RE: Problems booting Linux on MIPS34K core

Subject: RE: Problems booting Linux on MIPS34K core
Date: Wed, 15 Nov 2006 11:23:58 -0800
> Then, I can imagine three (hardly possible) case:
> A.  PG_dcache_dirty bit was cleared accidently.
> B.  The page is accessed by user process without page_mapping()
> C.  kernel forgot to call update_mmu_cache() at somewhere.
> If case A, removing "&& Page_dcache_dirty(page)" condition from
> __update_cache() will hide your problem.  If case B, calling
> flush_dcache_page() unconditionally in __update_cache() will hide your
> problem.
> Anyway for now I can not see why this can happen...

I've been doing more probing with our FS2 probe, and now have a much better 
understanding of what is going on.  I used the probe to step through the 
copy_user_highpage() function while it's copying in the page which seems to be 
corrupted.  What I found seems to suggest a problem with cache aliases.  In 
copy_user_highpage(), it calls copy_page() with "vfrom" computed from the new 
kmap_coherent() function:
        if (cpu_has_dc_aliases) {
                vfrom = kmap_coherent(from, vaddr);
                copy_page(vto, vfrom);

In my case, for the page of interest:
        vaddr = 0x2aaecb5c
        vfrom = 0xfffdc000
        Phys. address of this page is 0x011ca000

When I examine the data in this page from both 0x011ca000 and 0xfffdc000, the 
contents are close to identical.  When I look at the page through address 
0x811ca000, I get completely different data, but it's the data I expect to see. 
 So this tells me that data I want in the page is still in the dcache, but 
aliased address 0xfffdc000 cannot get at it.  It just so happens that this 
aliasing is still occurring on the re-boot following a software reset, but some 
event between the lock-up and re-boot caused the cache contents to be written 
back into main memory, so the aliased page is getting the correct data by 
accident on the re-boot.  If I flush the entire dcache with the FS2 probe just 
before entering copy_page(), the board boots from power-up without any issues.
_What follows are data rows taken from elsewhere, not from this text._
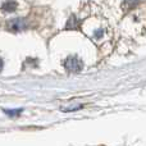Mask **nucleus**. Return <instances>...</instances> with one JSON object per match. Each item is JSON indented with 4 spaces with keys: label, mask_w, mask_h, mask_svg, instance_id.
I'll return each instance as SVG.
<instances>
[{
    "label": "nucleus",
    "mask_w": 146,
    "mask_h": 146,
    "mask_svg": "<svg viewBox=\"0 0 146 146\" xmlns=\"http://www.w3.org/2000/svg\"><path fill=\"white\" fill-rule=\"evenodd\" d=\"M66 67L69 71H80L81 67H82V63H81L77 58H69L68 60L66 62Z\"/></svg>",
    "instance_id": "f257e3e1"
},
{
    "label": "nucleus",
    "mask_w": 146,
    "mask_h": 146,
    "mask_svg": "<svg viewBox=\"0 0 146 146\" xmlns=\"http://www.w3.org/2000/svg\"><path fill=\"white\" fill-rule=\"evenodd\" d=\"M140 0H126V3H129V5H135V4H137Z\"/></svg>",
    "instance_id": "f03ea898"
},
{
    "label": "nucleus",
    "mask_w": 146,
    "mask_h": 146,
    "mask_svg": "<svg viewBox=\"0 0 146 146\" xmlns=\"http://www.w3.org/2000/svg\"><path fill=\"white\" fill-rule=\"evenodd\" d=\"M8 114H10V115H14V114H18V113H21V110H9V111H7Z\"/></svg>",
    "instance_id": "7ed1b4c3"
}]
</instances>
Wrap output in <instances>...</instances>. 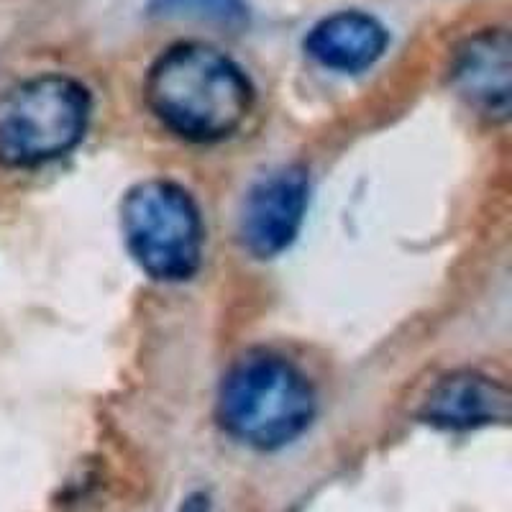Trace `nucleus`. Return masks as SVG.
Returning <instances> with one entry per match:
<instances>
[{
	"label": "nucleus",
	"instance_id": "nucleus-4",
	"mask_svg": "<svg viewBox=\"0 0 512 512\" xmlns=\"http://www.w3.org/2000/svg\"><path fill=\"white\" fill-rule=\"evenodd\" d=\"M123 241L159 282L190 280L203 262V218L190 192L169 180H146L121 205Z\"/></svg>",
	"mask_w": 512,
	"mask_h": 512
},
{
	"label": "nucleus",
	"instance_id": "nucleus-8",
	"mask_svg": "<svg viewBox=\"0 0 512 512\" xmlns=\"http://www.w3.org/2000/svg\"><path fill=\"white\" fill-rule=\"evenodd\" d=\"M390 44V31L364 11H338L320 18L308 31L303 49L315 64L333 72L369 70Z\"/></svg>",
	"mask_w": 512,
	"mask_h": 512
},
{
	"label": "nucleus",
	"instance_id": "nucleus-9",
	"mask_svg": "<svg viewBox=\"0 0 512 512\" xmlns=\"http://www.w3.org/2000/svg\"><path fill=\"white\" fill-rule=\"evenodd\" d=\"M149 16L192 21L226 31H239L249 24L246 0H149Z\"/></svg>",
	"mask_w": 512,
	"mask_h": 512
},
{
	"label": "nucleus",
	"instance_id": "nucleus-3",
	"mask_svg": "<svg viewBox=\"0 0 512 512\" xmlns=\"http://www.w3.org/2000/svg\"><path fill=\"white\" fill-rule=\"evenodd\" d=\"M90 93L67 75H39L0 95V164L29 169L72 152L88 131Z\"/></svg>",
	"mask_w": 512,
	"mask_h": 512
},
{
	"label": "nucleus",
	"instance_id": "nucleus-6",
	"mask_svg": "<svg viewBox=\"0 0 512 512\" xmlns=\"http://www.w3.org/2000/svg\"><path fill=\"white\" fill-rule=\"evenodd\" d=\"M451 85L477 113L505 121L510 113L512 44L505 29L466 36L451 57Z\"/></svg>",
	"mask_w": 512,
	"mask_h": 512
},
{
	"label": "nucleus",
	"instance_id": "nucleus-1",
	"mask_svg": "<svg viewBox=\"0 0 512 512\" xmlns=\"http://www.w3.org/2000/svg\"><path fill=\"white\" fill-rule=\"evenodd\" d=\"M144 100L172 134L213 144L239 131L254 105V88L221 49L203 41H180L149 67Z\"/></svg>",
	"mask_w": 512,
	"mask_h": 512
},
{
	"label": "nucleus",
	"instance_id": "nucleus-7",
	"mask_svg": "<svg viewBox=\"0 0 512 512\" xmlns=\"http://www.w3.org/2000/svg\"><path fill=\"white\" fill-rule=\"evenodd\" d=\"M510 390L487 374L464 372L446 374L425 395L420 418L425 423L448 428V431H469L482 425L505 423L510 418Z\"/></svg>",
	"mask_w": 512,
	"mask_h": 512
},
{
	"label": "nucleus",
	"instance_id": "nucleus-2",
	"mask_svg": "<svg viewBox=\"0 0 512 512\" xmlns=\"http://www.w3.org/2000/svg\"><path fill=\"white\" fill-rule=\"evenodd\" d=\"M216 415L223 431L244 446L277 451L313 423V384L282 356L246 354L223 377Z\"/></svg>",
	"mask_w": 512,
	"mask_h": 512
},
{
	"label": "nucleus",
	"instance_id": "nucleus-5",
	"mask_svg": "<svg viewBox=\"0 0 512 512\" xmlns=\"http://www.w3.org/2000/svg\"><path fill=\"white\" fill-rule=\"evenodd\" d=\"M308 208V172L297 164L272 169L246 192L239 216L244 249L256 259H272L295 241Z\"/></svg>",
	"mask_w": 512,
	"mask_h": 512
}]
</instances>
The log entry for the patch which introduced the kmap_coherent() function 
explains that the patch was a fix for dcache aliasing, yet it seems to be 
introducing a dcache alias here.  Any idea why?

> Just for confirm:
> 1. This can happen on latest lmo git tree or 2.6.19-rc5.
> 2. UP kernel.
> 3. No L2 cache.
> 4. icache and dcache are both virtually indexed and physically tagged.
> All correct?

Except for #1 which I haven't tried (we need to get this working with 2.6.18), 
all correct.  The caches are 64k, 4-way.